Well, yes, except for the black, whip-like leech that had just dropped onto Mr. Mittermeier from the moist leaves above. "Just roll it up and step on it," he said.
But it was a reminder of how much work lies before him as he seeks to turn the remote African country into a premier ecotourism destination. At the end of this month, DreamWorks Animation SKG Inc. will release a new movie called "Madagascar," and Conservation International, an aggressive, well-connected American environmental group, wants to make sure the country doesn't let the free Hollywood publicity slip through its opposable thumb and forefinger. Executives at CI, as it is known, are pulling strings as fast as they can in California and Madagascar, an island a little larger than California, to make sure the movie generates the sort of tourism that helps save the country's spectacular, and increasingly endangered, forests and animals. Within a few months, they think, thousands of moviegoers will decide they'd like to see the real Madagascar, and the country had better get ready.
CI environmentalists believe carefully planned ecotourism will bring jobs and money to the villages near the forests, giving the locals an incentive not to cut down the trees or eat the wildlife. But Madagascar can't compete with Kenya or South Africa for lion-watching safaris. The country has none, except for the animated lion in "Madagascar" who escapes with a zebra, hippo and giraffe from New York's Central Park Zoo and, through a series of misadventures, ends up washing ashore in Madagascar and meeting lemurs.

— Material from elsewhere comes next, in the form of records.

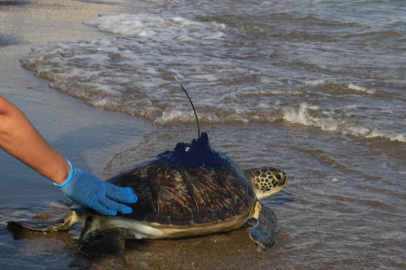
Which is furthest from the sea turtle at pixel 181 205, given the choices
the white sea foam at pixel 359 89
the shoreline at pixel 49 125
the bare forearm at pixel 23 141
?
the white sea foam at pixel 359 89

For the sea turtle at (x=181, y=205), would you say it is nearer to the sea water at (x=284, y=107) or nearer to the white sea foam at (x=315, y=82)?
the sea water at (x=284, y=107)

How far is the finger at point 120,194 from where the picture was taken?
2.92m

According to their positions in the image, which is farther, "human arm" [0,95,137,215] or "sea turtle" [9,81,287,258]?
"sea turtle" [9,81,287,258]

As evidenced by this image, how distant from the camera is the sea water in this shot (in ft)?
11.0

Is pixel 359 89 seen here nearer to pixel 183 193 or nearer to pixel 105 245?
pixel 183 193

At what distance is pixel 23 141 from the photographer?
1.89 metres

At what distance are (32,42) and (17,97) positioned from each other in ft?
11.3

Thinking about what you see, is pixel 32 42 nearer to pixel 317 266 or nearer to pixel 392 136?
pixel 392 136

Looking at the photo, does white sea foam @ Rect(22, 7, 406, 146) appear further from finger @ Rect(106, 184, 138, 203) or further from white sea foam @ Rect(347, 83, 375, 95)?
finger @ Rect(106, 184, 138, 203)

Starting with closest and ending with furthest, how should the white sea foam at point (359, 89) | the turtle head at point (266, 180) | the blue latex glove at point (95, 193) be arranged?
the blue latex glove at point (95, 193) → the turtle head at point (266, 180) → the white sea foam at point (359, 89)

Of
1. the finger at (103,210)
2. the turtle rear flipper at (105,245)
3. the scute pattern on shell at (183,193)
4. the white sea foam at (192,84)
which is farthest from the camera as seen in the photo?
the white sea foam at (192,84)

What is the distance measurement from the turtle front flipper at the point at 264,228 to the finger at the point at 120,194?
29.3 inches

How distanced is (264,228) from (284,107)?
9.45 feet

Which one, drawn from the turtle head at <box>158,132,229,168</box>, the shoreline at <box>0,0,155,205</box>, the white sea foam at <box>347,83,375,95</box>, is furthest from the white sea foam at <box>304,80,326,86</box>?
the turtle head at <box>158,132,229,168</box>
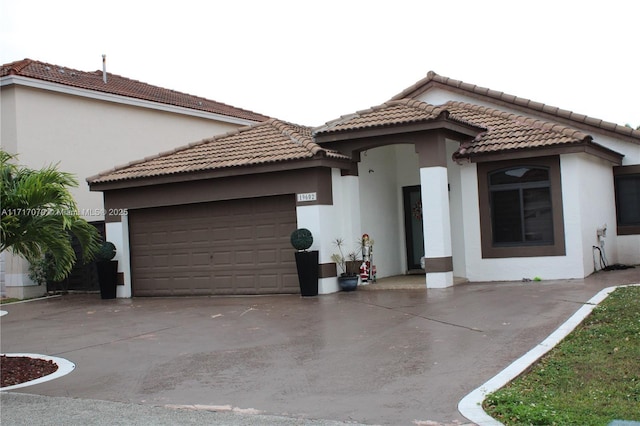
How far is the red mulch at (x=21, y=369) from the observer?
873 cm

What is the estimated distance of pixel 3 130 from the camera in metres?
20.2

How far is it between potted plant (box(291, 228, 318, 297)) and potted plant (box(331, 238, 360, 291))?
0.72 meters

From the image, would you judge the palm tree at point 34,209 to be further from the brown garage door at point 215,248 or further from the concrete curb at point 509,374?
the brown garage door at point 215,248

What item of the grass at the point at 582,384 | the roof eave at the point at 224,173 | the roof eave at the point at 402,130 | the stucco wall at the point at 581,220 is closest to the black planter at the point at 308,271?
the roof eave at the point at 224,173

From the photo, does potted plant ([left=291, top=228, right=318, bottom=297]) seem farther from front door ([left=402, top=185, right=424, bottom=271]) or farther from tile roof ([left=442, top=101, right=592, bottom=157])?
tile roof ([left=442, top=101, right=592, bottom=157])

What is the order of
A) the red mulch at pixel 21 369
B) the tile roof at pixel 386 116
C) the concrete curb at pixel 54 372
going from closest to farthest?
the concrete curb at pixel 54 372, the red mulch at pixel 21 369, the tile roof at pixel 386 116

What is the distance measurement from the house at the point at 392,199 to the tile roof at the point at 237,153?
0.19 ft

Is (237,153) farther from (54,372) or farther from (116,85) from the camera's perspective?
(116,85)

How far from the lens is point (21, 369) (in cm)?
921

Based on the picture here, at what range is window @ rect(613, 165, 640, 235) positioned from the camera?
1895 centimetres

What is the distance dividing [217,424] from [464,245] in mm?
11545

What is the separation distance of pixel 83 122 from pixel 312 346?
49.9 feet

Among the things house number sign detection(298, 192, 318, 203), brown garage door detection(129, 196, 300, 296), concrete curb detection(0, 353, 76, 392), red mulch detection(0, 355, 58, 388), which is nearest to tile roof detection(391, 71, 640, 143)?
house number sign detection(298, 192, 318, 203)

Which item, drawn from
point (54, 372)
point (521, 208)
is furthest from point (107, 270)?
point (521, 208)
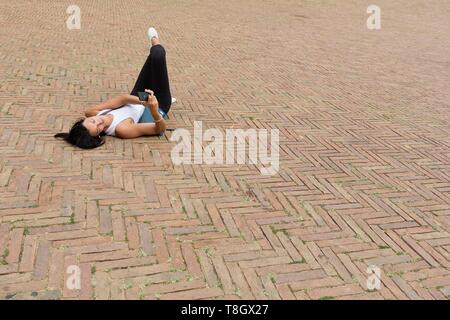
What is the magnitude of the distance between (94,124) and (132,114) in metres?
0.54

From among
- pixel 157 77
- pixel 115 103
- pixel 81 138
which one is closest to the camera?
pixel 81 138

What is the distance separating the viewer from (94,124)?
4.10 meters

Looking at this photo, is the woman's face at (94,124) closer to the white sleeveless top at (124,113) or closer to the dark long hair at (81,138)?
the dark long hair at (81,138)

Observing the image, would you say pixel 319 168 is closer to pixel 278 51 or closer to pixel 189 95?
pixel 189 95

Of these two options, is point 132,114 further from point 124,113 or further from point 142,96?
point 142,96

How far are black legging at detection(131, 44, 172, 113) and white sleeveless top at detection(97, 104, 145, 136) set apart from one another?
0.81 ft

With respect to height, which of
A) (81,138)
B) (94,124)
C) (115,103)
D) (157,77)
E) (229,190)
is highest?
(157,77)

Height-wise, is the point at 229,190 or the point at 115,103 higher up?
the point at 115,103

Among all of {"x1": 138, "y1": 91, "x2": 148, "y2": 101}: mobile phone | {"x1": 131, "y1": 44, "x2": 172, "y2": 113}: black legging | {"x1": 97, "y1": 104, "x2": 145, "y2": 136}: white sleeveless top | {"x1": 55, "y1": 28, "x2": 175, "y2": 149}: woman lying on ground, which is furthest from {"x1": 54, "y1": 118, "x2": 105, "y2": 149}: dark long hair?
{"x1": 131, "y1": 44, "x2": 172, "y2": 113}: black legging

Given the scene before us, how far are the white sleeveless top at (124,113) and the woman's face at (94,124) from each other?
0.15 m

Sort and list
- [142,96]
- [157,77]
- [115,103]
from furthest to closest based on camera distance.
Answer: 1. [157,77]
2. [115,103]
3. [142,96]

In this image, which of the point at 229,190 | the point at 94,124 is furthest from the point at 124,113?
the point at 229,190
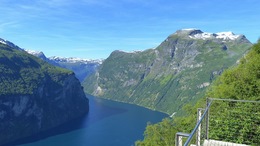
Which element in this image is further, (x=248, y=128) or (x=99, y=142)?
(x=99, y=142)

So CI, which is based in Washington, and Malagasy organizations are trying to brand the real Madagascar as a paradise of mammals, reptiles, amphibians and birds found nowhere else in the world. Most famously, Madagascar is the only place that has true lemurs -- 69 species and subspecies of them -- 24 of which are endangered. For millions of years, the animals in Madagascar evolved without a human presence. Many have had a hard time surviving since people began arriving here 1,500 or 2,000 years ago, mostly from Indonesia and the African mainland. Nine-foot-tall elephant birds went extinct, as did a type of lemur the size of a gorilla. Now, 90% of the forests are gone, mostly cut down for lumber or farming. In the field, Mr. Mittermeier carries a pocket tape recorder with lemur calls, which he plays when he wants to stir up the Indri lemurs or rare Diademed Sifaka lemurs. The Indri call sounds like the song of the humpback whale, speeded up to 45 rpm. "They're not terribly bright," Mr. Mittermeier concedes. But "they're very pretty. They're wonderful animals. They're not like monkeys or apes." CI isn't like other environmental groups. It does no direct-mail fund raising and has just 4,000 donors, many very wealthy, who provide it with an annual budget of $120 million. The group, created in 1987, funds everything from scientific research to protected areas in developing countries. Its board is a lineup of luminaries from business, science and Hollywood, including Wal-Mart Stores Inc. Chairman Rob Walton, Queen Noor of Jordan and actor Harrison Ford. The group regularly escorts its major donors to rain forests and deserts so they'll know how their money is being spent. CI's chief executive, Peter Seligmann, first realized what DreamWorks was up to last November, while he was showing Mr. Walton around Madagascar. At a lodge one day, he was approached by Sylvia Stanat, a retired North Carolina virologist who mentioned that her son was working on a new film called "Madagascar."